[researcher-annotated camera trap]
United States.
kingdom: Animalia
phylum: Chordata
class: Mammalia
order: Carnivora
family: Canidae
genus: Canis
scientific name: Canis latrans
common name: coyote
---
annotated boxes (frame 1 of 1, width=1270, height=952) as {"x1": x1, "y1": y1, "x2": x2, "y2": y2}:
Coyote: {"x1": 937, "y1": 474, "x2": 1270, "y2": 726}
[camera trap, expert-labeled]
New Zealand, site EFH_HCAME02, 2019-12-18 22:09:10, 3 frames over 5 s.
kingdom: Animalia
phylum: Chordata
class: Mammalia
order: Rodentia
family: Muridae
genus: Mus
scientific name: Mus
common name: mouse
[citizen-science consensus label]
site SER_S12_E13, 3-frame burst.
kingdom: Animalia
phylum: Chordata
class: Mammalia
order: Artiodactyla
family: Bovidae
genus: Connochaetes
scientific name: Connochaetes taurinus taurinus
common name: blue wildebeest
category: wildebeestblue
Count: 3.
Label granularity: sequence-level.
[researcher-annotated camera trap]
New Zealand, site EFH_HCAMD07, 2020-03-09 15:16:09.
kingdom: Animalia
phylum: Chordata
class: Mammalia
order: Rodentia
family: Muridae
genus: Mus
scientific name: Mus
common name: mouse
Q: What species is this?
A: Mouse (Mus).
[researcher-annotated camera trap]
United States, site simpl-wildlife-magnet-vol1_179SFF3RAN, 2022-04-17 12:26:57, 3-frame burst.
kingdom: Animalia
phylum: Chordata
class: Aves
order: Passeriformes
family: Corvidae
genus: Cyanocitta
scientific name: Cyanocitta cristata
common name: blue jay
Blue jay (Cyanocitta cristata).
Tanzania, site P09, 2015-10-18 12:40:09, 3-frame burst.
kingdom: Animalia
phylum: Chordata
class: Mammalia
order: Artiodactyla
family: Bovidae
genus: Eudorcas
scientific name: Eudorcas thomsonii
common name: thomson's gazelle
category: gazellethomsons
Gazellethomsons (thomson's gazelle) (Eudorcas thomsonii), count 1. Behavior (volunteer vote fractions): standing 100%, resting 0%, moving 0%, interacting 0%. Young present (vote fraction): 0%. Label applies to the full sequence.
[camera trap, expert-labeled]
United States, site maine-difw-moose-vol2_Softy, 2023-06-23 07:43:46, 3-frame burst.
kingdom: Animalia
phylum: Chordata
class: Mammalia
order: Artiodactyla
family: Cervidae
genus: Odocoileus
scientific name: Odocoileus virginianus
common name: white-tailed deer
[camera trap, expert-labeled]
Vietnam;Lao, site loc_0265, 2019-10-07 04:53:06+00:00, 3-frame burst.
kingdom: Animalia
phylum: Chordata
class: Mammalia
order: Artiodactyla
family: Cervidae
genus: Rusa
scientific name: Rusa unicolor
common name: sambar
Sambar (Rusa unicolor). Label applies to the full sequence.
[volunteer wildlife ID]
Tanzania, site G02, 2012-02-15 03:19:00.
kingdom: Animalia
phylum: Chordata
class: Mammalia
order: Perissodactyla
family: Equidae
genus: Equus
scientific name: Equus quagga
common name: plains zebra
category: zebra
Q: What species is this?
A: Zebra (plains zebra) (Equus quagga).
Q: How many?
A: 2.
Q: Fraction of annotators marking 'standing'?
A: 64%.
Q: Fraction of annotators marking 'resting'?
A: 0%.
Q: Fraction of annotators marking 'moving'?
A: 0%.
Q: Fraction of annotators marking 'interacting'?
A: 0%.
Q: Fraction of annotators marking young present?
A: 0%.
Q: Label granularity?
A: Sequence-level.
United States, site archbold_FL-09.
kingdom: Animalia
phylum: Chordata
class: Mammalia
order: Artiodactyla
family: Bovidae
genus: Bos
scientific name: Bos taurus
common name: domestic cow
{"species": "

* * * * * * * * *

**What is being asked:**
Taking the line that contains "common name: thomson's gazelle" as the starting point, copy every line through the end of the listing exactly, and write nothing further.

**Solution for this exercise:**
common name: thomson's gazelle
category: gazellethomsons
Gazellethomsons (thomson's gazelle) (Eudorcas thomsonii), count 1. Behavior (volunteer vote fractions): standing 100%, resting 0%, moving 0%, interacting 0%. Young present (vote fraction): 0%. Label applies to the full sequence.
[camera trap, expert-labeled]
United States, site maine-difw-moose-vol2_Softy, 2023-06-23 07:43:46, 3-frame burst.
kingdom: Animalia
phylum: Chordata
class: Mammalia
order: Artiodactyla
family: Cervidae
genus: Odocoileus
scientific name: Odocoileus virginianus
common name: white-tailed deer
[camera trap, expert-labeled]
Vietnam;Lao, site loc_0265, 2019-10-07 04:53:06+00:00, 3-frame burst.
kingdom: Animalia
phylum: Chordata
class: Mammalia
order: Artiodactyla
family: Cervidae
genus: Rusa
scientific name: Rusa unicolor
common name: sambar
Sambar (Rusa unicolor). Label applies to the full sequence.
[volunteer wildlife ID]
Tanzania, site G02, 2012-02-15 03:19:00.
kingdom: Animalia
phylum: Chordata
class: Mammalia
order: Perissodactyla
family: Equidae
genus: Equus
scientific name: Equus quagga
common name: plains zebra
category: zebra
Q: What species is this?
A: Zebra (plains zebra) (Equus quagga).
Q: How many?
A: 2.
Q: Fraction of annotators marking 'standing'?
A: 64%.
Q: Fraction of annotators marking 'resting'?
A: 0%.
Q: Fraction of annotators marking 'moving'?
A: 0%.
Q: Fraction of annotators marking 'interacting'?
A: 0%.
Q: Fraction of annotators marking young present?
A: 0%.
Q: Label granularity?
A: Sequence-level.
United States, site archbold_FL-09.
kingdom: Animalia
phylum: Chordata
class: Mammalia
order: Artiodactyla
family: Bovidae
genus: Bos
scientific name: Bos taurus
common name: domestic cow
{"species": "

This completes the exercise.